Oh and the other pet peeve is people that post once to a thread and run, never to be seen again, not wanting to participate in an ongoing conversation. I'll save this one for a later date. (This mostly comes into play when someone has replied directly to them with a question per se and never gets a response. I know PM. But then the rest of the members don't benefit from the answer and that is what we're here for, to share information and experiences. I've seen this happen. I go back and check threads I've posted to for this very reason.)

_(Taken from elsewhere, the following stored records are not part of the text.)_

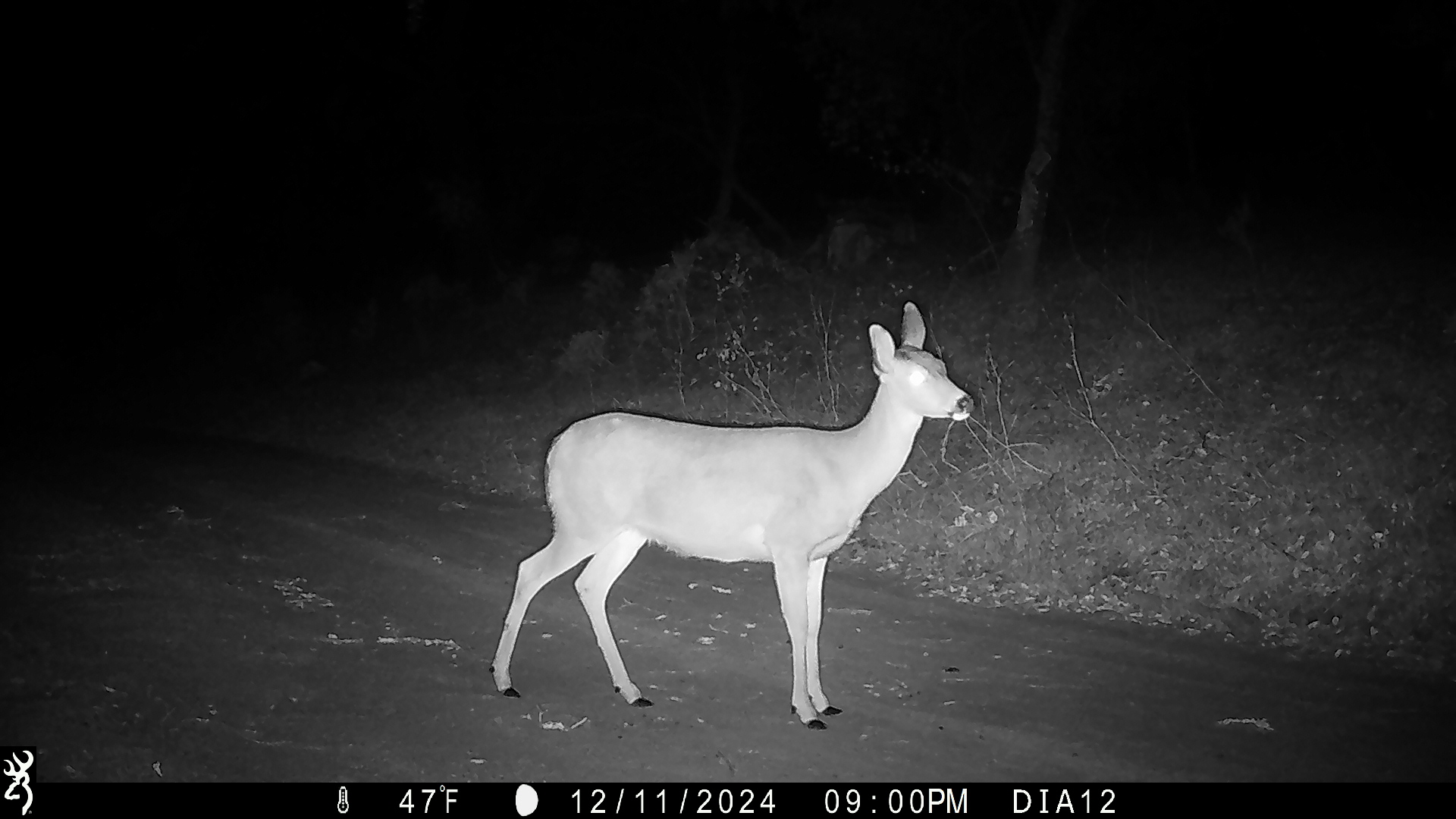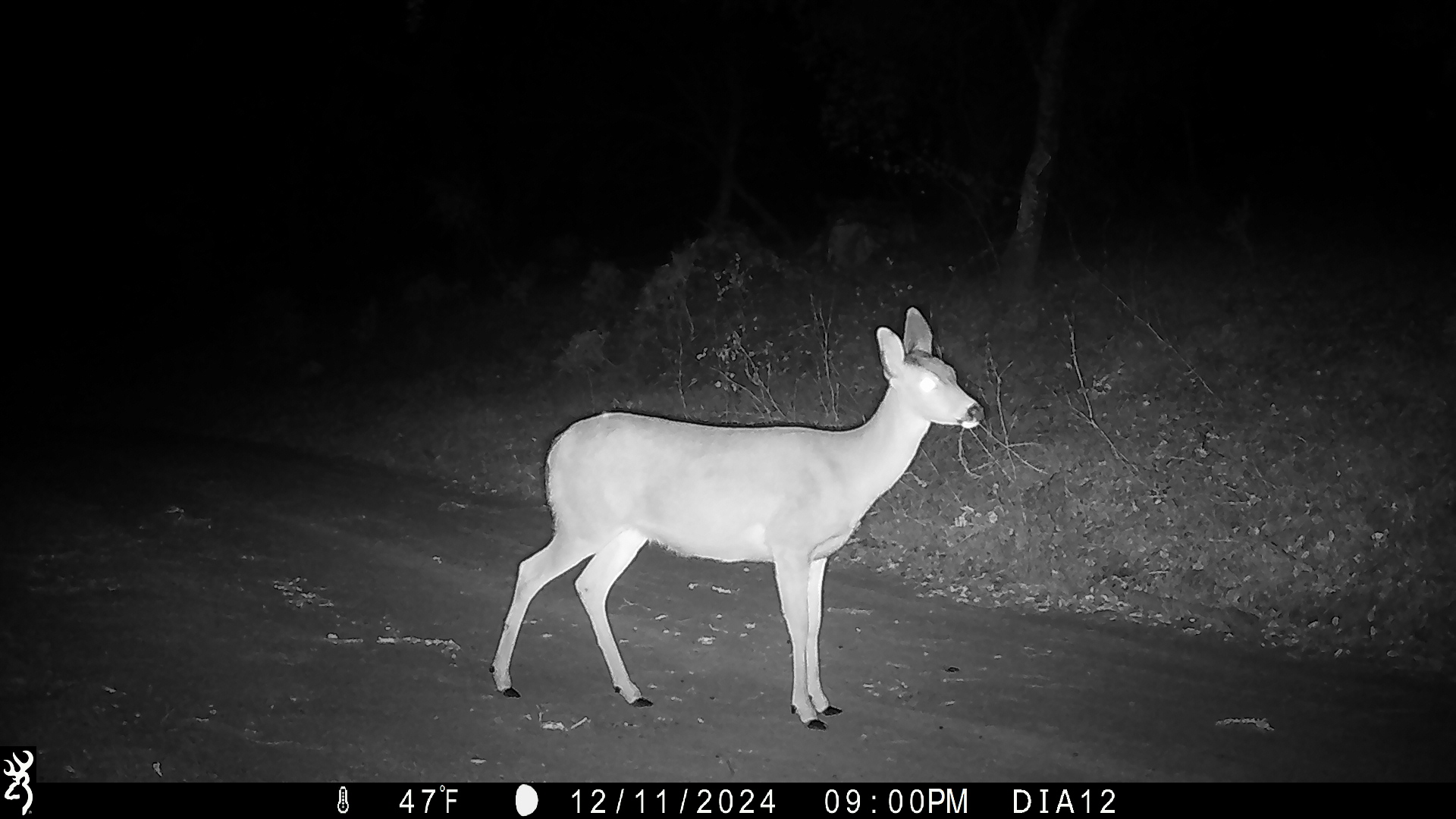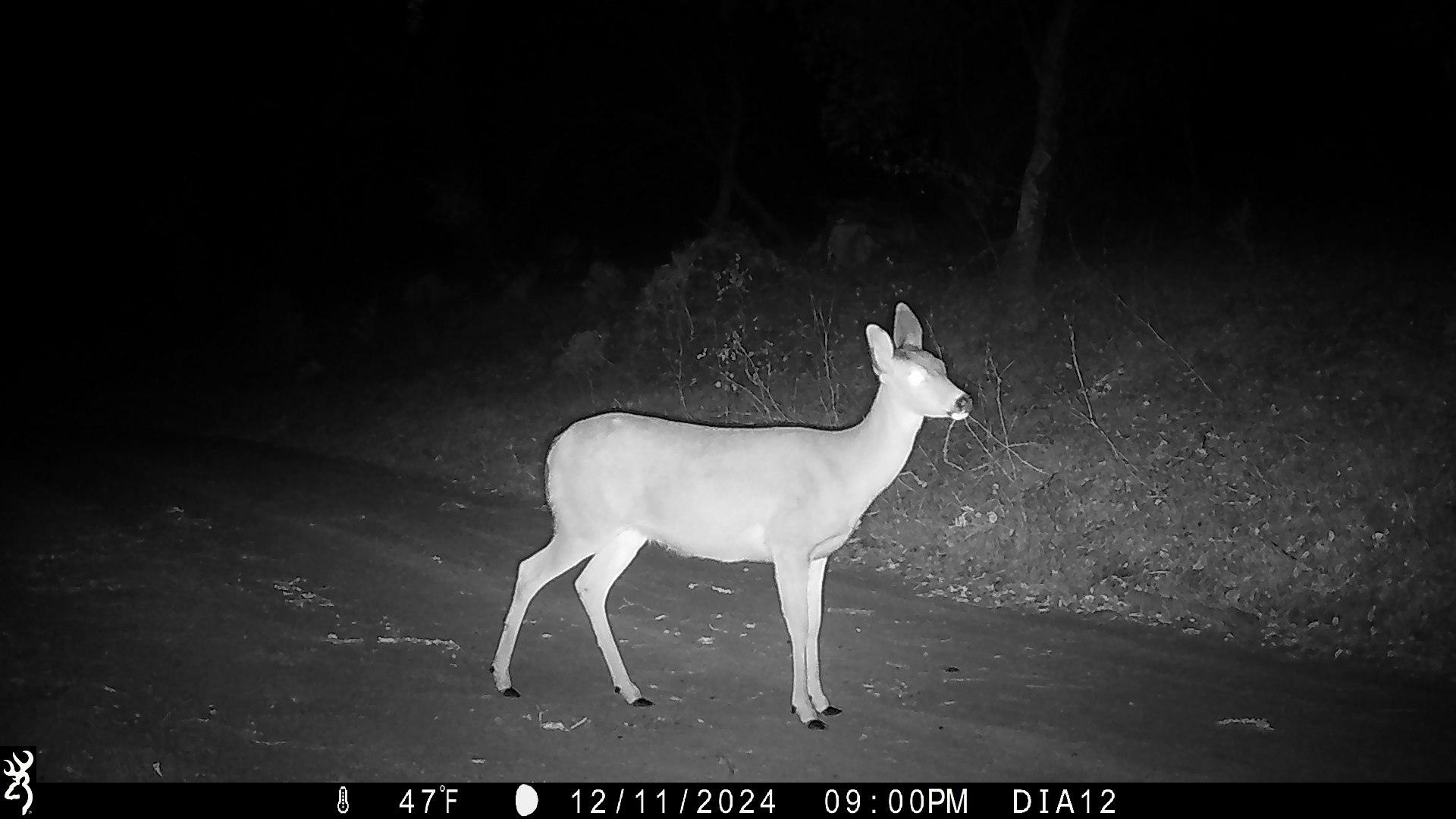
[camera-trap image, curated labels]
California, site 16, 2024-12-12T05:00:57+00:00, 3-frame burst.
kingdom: Animalia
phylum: Chordata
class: Mammalia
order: Artiodactyla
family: Cervidae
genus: Odocoileus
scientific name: Odocoileus hemionus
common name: mule deer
Mule deer (Odocoileus hemionus).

There. I said it. I feel better now. Happy Thanksgiving.


----------



## DaleM (Feb 18, 2009)

Hey, it's better to get these things out in the open than for someone to repeatedly offend or irritate you unintentionally so I have no problem with what you posted and I see your point. Of course since this is a rather long posting, the ones you intended this for probably won't make it past the first paragraph.


----------



## a1Jim (Aug 9, 2008)

have a very Happy Thanksgiving


----------



## BlankMan (Mar 21, 2009)

LOL You're probably right. So then I quick thought, I should have split it up into multiple posts each one then shorter. DOH!


----------



## miles125 (Jun 8, 2007)

I read the first paragraph and hereby proclaim this whole post a good one.


----------



## johnpoolesc (Mar 14, 2009)

your right, at times (usually at work) i have read the op and replied without reading all the other replies. that may result in duplicate information. i don't answer any question that i do not have direct knowledge about, but there can be room for debate about any response..

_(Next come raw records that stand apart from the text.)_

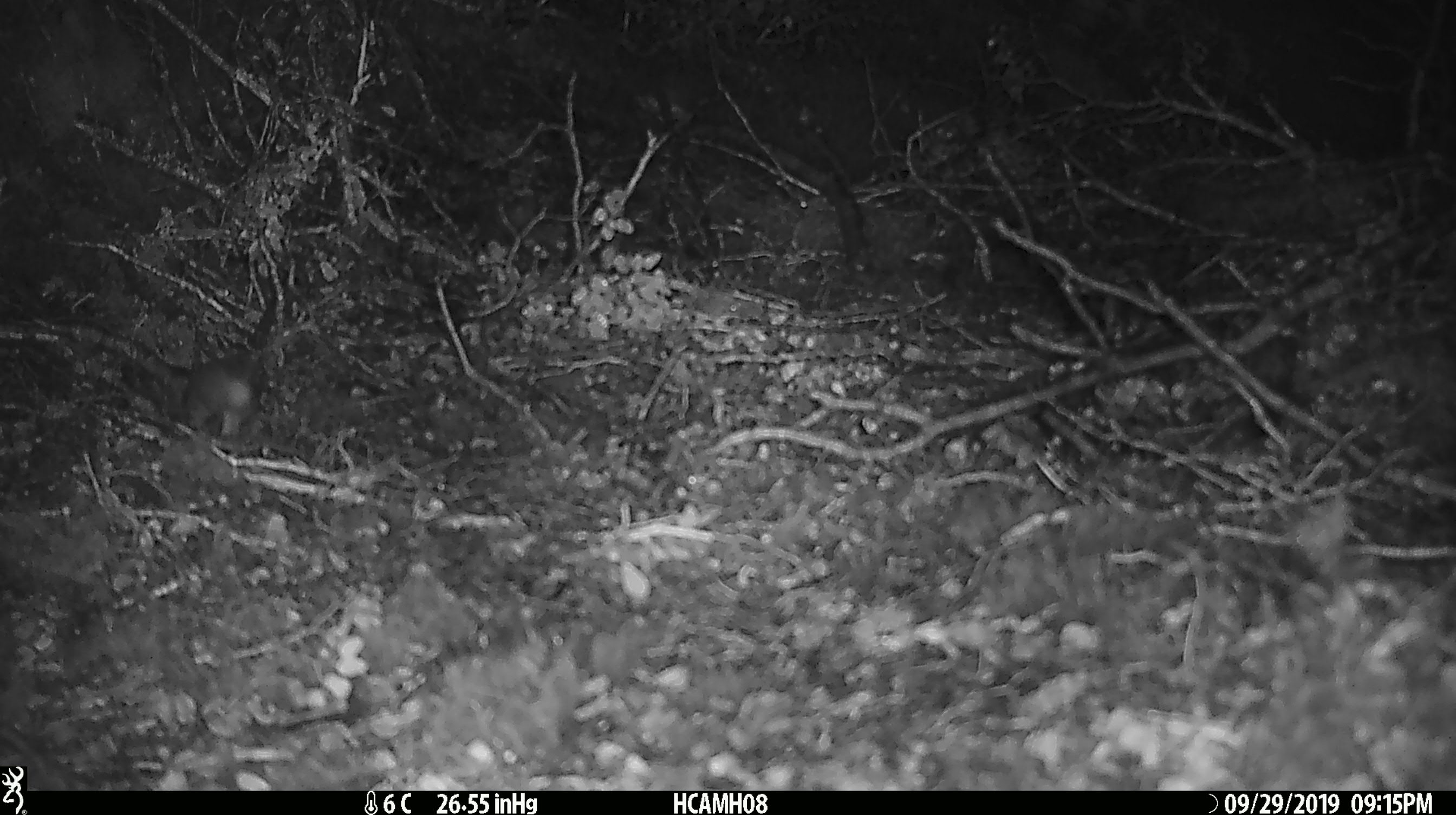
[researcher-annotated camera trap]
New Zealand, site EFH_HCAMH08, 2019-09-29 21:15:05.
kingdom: Animalia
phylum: Chordata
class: Mammalia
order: Rodentia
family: Muridae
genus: Mus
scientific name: Mus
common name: mouse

in the future, i will not respond other then saying, "nice progect"


----------



## DaleM (Feb 18, 2009)

Well, if anyone else is like me right now, they will have plenty of time to read. I'm so full and bloated from dinner that I'm sitting a the computer with my legs splayed out in front and leaning back as far as possible to take the pressure off my gut. I was cutting firewood into blanks and turning wooden eggs earlier, but unless my coffee really kicks in I might be done for the day.


----------



## CharlieM1958 (Nov 7, 2006)

I started to respond by making a joke about not reading your whole post because it was too long. But, luckily, I read the whole thread and saw that someone had already beaten me to the punch.


----------



## Brad_Nailor (Jul 26, 2007)

I totally agree with you..If I take the time to answer I usually read all the posts above mine. The frustration also works both ways…it can be annoying to the person who first posted the information that is now being repeated! I once answered somebody's question, and somebody posted my same answer about two postings down from mine…so, that one you cant even chalk up to it being a long thread! I then posted "Is there an echo in here"?


----------



## PurpLev (May 30, 2008)

I usually use a 100 grit paper….

oh, wasn't that the OPs question? my bad…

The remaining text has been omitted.